Problem description -> Output every line below without omitting or altering anything.

Source records ->
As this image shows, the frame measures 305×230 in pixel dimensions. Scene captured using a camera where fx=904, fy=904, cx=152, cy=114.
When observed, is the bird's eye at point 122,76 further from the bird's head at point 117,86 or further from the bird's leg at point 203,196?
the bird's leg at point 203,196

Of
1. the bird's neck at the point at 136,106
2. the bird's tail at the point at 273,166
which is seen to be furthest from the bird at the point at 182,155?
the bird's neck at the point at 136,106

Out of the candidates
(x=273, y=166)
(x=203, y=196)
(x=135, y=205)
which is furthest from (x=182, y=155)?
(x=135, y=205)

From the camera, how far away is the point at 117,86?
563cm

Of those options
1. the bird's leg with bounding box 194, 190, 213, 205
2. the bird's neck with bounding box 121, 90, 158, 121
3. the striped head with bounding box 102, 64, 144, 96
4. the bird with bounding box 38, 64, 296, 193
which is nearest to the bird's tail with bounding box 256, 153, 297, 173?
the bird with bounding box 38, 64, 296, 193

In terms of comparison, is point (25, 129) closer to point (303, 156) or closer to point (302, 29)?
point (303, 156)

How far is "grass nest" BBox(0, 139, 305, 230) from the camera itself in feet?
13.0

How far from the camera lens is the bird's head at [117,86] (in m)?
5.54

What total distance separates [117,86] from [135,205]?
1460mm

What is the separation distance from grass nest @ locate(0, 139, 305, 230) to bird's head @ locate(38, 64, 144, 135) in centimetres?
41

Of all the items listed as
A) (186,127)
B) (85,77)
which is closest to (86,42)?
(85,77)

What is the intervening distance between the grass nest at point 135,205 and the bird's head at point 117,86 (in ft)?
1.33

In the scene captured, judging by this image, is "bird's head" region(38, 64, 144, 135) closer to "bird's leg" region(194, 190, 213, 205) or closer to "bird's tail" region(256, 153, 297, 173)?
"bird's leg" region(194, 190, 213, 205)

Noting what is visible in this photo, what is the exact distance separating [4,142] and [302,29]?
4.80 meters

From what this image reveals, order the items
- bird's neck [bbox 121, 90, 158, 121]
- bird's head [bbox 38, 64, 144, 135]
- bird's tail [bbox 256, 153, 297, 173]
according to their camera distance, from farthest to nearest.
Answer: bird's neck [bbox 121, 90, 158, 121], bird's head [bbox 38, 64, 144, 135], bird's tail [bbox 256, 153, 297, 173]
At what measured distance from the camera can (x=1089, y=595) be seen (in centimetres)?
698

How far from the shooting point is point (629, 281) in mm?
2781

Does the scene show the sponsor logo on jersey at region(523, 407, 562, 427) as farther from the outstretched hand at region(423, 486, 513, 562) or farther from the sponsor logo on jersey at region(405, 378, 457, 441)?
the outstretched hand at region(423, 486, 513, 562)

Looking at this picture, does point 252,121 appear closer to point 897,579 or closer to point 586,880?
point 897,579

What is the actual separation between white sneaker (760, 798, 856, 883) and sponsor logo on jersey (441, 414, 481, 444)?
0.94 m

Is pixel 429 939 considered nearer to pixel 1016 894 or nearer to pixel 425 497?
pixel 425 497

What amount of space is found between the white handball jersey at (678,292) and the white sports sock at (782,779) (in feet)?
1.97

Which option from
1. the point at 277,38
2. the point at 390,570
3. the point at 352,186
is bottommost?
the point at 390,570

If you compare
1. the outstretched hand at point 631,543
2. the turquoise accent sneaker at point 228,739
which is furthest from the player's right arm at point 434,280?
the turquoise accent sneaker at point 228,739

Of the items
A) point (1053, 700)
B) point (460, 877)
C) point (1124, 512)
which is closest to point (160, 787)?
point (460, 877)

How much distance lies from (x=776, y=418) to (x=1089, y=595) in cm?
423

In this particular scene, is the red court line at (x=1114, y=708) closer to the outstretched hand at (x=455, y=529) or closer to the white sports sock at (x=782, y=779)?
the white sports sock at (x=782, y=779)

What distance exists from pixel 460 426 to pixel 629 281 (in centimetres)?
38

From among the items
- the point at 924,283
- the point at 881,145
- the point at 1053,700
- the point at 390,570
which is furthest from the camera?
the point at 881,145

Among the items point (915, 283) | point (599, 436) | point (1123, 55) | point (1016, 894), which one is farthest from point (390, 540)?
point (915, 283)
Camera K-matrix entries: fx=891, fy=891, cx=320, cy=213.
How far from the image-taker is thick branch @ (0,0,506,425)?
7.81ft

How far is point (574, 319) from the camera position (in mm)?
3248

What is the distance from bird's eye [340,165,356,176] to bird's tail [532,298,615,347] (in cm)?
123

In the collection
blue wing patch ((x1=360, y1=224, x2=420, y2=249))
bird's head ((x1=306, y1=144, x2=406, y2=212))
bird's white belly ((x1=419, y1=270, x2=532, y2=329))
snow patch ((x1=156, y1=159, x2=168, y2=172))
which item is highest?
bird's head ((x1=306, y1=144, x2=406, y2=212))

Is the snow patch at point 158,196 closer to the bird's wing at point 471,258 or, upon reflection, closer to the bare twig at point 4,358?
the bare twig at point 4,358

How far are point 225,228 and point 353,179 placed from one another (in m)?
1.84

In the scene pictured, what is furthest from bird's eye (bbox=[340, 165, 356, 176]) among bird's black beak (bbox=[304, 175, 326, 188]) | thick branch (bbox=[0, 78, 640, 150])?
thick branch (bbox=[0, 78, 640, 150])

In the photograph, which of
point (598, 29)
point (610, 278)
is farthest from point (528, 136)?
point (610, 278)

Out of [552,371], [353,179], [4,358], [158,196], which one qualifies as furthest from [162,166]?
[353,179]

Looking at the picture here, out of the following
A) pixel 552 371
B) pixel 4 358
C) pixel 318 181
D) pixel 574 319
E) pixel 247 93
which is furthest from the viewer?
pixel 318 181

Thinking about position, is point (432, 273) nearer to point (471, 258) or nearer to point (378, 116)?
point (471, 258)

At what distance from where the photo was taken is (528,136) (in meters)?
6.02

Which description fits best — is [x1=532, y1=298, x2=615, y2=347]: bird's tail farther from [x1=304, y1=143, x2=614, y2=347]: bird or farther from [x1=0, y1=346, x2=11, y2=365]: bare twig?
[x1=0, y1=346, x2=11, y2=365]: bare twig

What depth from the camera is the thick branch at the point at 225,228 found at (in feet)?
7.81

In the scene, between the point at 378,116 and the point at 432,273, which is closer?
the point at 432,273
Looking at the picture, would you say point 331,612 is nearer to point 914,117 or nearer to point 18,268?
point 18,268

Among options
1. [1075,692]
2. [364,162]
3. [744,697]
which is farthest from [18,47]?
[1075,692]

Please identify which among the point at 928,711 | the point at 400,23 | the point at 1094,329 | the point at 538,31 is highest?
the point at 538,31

Answer to the exercise ->
As this image shows, the frame measures 305×230 in pixel dimensions. Scene captured using a camera where fx=904, fy=904, cx=152, cy=114.
When observed, is the bird's eye at point 122,76 further from the bird's head at point 117,86 or further from the bird's leg at point 203,196?
the bird's leg at point 203,196

Of
1. the bird's neck at the point at 136,106
2. the bird's tail at the point at 273,166
which is seen to be furthest from the bird at the point at 182,155?
the bird's neck at the point at 136,106

Out of the candidates
(x=273, y=166)
(x=203, y=196)
(x=135, y=205)
which is furthest from (x=182, y=155)?
(x=135, y=205)

From the camera, how far away is the point at 117,86?
563cm

Of those options
1. the bird's leg with bounding box 194, 190, 213, 205
2. the bird's neck with bounding box 121, 90, 158, 121
3. the striped head with bounding box 102, 64, 144, 96
4. the bird with bounding box 38, 64, 296, 193
which is nearest to the bird's tail with bounding box 256, 153, 297, 173?
the bird with bounding box 38, 64, 296, 193

In terms of comparison, is point (25, 129) closer to point (303, 156) or closer to point (302, 29)?
point (303, 156)

How far is "grass nest" BBox(0, 139, 305, 230) from the camera itself in feet?
13.0

How far from the camera lens is the bird's head at [117,86] (in m)?
5.54

What total distance separates [117,86] from [135,205]?
1460mm

What is the separation distance from grass nest @ locate(0, 139, 305, 230) to bird's head @ locate(38, 64, 144, 135) in centimetres?
41

Of all the items listed as
A) (186,127)
B) (85,77)
which is closest to (86,42)?
(85,77)

What is the intervening distance between the grass nest at point 135,205 and the bird's head at point 117,86 (in ft)?
1.33

In the scene captured, judging by this image, is "bird's head" region(38, 64, 144, 135) closer to "bird's leg" region(194, 190, 213, 205) or closer to "bird's tail" region(256, 153, 297, 173)?
"bird's leg" region(194, 190, 213, 205)

Noting what is visible in this photo, what is the exact distance separating [4,142] and [302,29]?
4.80 meters

From what this image reveals, order the items
- bird's neck [bbox 121, 90, 158, 121]
- bird's head [bbox 38, 64, 144, 135]
- bird's tail [bbox 256, 153, 297, 173]
according to their camera distance, from farthest to nearest.
Answer: bird's neck [bbox 121, 90, 158, 121], bird's head [bbox 38, 64, 144, 135], bird's tail [bbox 256, 153, 297, 173]
At what measured distance from the camera can (x=1089, y=595) be seen (in centimetres)?
698

How far from the shooting point is point (629, 281) in mm?
2781

Does the scene show the sponsor logo on jersey at region(523, 407, 562, 427) as farther from the outstretched hand at region(423, 486, 513, 562) or farther from the sponsor logo on jersey at region(405, 378, 457, 441)?
the outstretched hand at region(423, 486, 513, 562)

Looking at this picture, does point 252,121 appear closer to point 897,579 or closer to point 586,880?
point 897,579

What is the actual separation between white sneaker (760, 798, 856, 883) and sponsor logo on jersey (441, 414, 481, 444)?
0.94 m

Is pixel 429 939 considered nearer to pixel 1016 894 or nearer to pixel 425 497?
pixel 425 497

What amount of space is found between the white handball jersey at (678,292) and the white sports sock at (782,779) (in feet)?
1.97

Which option from
1. the point at 277,38
2. the point at 390,570
3. the point at 352,186
is bottommost?
the point at 390,570

If you compare
1. the outstretched hand at point 631,543
2. the turquoise accent sneaker at point 228,739
which is furthest from the player's right arm at point 434,280?
the turquoise accent sneaker at point 228,739

Of the items
A) point (1053, 700)
B) point (460, 877)
C) point (1124, 512)
which is closest to point (160, 787)?
point (460, 877)

How much distance lies from (x=776, y=418) to (x=1089, y=595) in cm?
423

In this particular scene, is the red court line at (x=1114, y=708) closer to the outstretched hand at (x=455, y=529) or closer to the white sports sock at (x=782, y=779)?
the white sports sock at (x=782, y=779)

What distance exists from pixel 460 426 to pixel 629 281 (in centimetres)?
38

From among the items
- the point at 924,283
- the point at 881,145
- the point at 1053,700
- the point at 390,570
which is furthest from the camera?
the point at 881,145

Among the items point (915, 283) | point (599, 436) | point (1123, 55) | point (1016, 894), which one is farthest from point (390, 540)?
point (915, 283)
Camera K-matrix entries: fx=891, fy=891, cx=320, cy=213.
How far from the image-taker is thick branch @ (0,0,506,425)?
7.81ft

How far is point (574, 319) from the camera position (in mm)?
3248

What is the distance from bird's eye [340,165,356,176] to bird's tail [532,298,615,347] (in cm)?
123

In the collection
blue wing patch ((x1=360, y1=224, x2=420, y2=249))
bird's head ((x1=306, y1=144, x2=406, y2=212))
bird's white belly ((x1=419, y1=270, x2=532, y2=329))
snow patch ((x1=156, y1=159, x2=168, y2=172))
which item is highest?
bird's head ((x1=306, y1=144, x2=406, y2=212))

Is the snow patch at point 158,196 closer to the bird's wing at point 471,258 or, upon reflection, closer to the bare twig at point 4,358?
the bare twig at point 4,358

How far are point 225,228 and point 353,179 placed from one another (in m)?
1.84

In the scene pictured, what is furthest from bird's eye (bbox=[340, 165, 356, 176]) among bird's black beak (bbox=[304, 175, 326, 188]) | thick branch (bbox=[0, 78, 640, 150])?
thick branch (bbox=[0, 78, 640, 150])

In the photograph, which of
point (598, 29)
point (610, 278)
is farthest from point (528, 136)?
point (610, 278)

Out of [552,371], [353,179], [4,358], [158,196], which one qualifies as furthest from [162,166]?
[353,179]

Looking at the picture here, out of the following
A) pixel 552 371
B) pixel 4 358
C) pixel 318 181
D) pixel 574 319
E) pixel 247 93
which is furthest from the viewer?
pixel 318 181

Thinking about position, is point (432, 273) nearer to point (471, 258) or nearer to point (378, 116)?
point (471, 258)

At what distance from where the photo was taken is (528,136) (in meters)?
6.02

Which description fits best — is [x1=532, y1=298, x2=615, y2=347]: bird's tail farther from [x1=304, y1=143, x2=614, y2=347]: bird or farther from [x1=0, y1=346, x2=11, y2=365]: bare twig?
[x1=0, y1=346, x2=11, y2=365]: bare twig

What depth from the camera is the thick branch at the point at 225,228 found at (in feet)?
7.81

In the scene, between the point at 378,116 and the point at 432,273, which is closer?
the point at 432,273
Looking at the picture, would you say point 331,612 is nearer to point 914,117 or nearer to point 18,268?
point 18,268

Among options
1. [1075,692]
2. [364,162]
3. [744,697]
which is farthest from [18,47]?
[1075,692]

Please identify which among the point at 928,711 | the point at 400,23 | the point at 1094,329 | the point at 538,31 is highest?
the point at 538,31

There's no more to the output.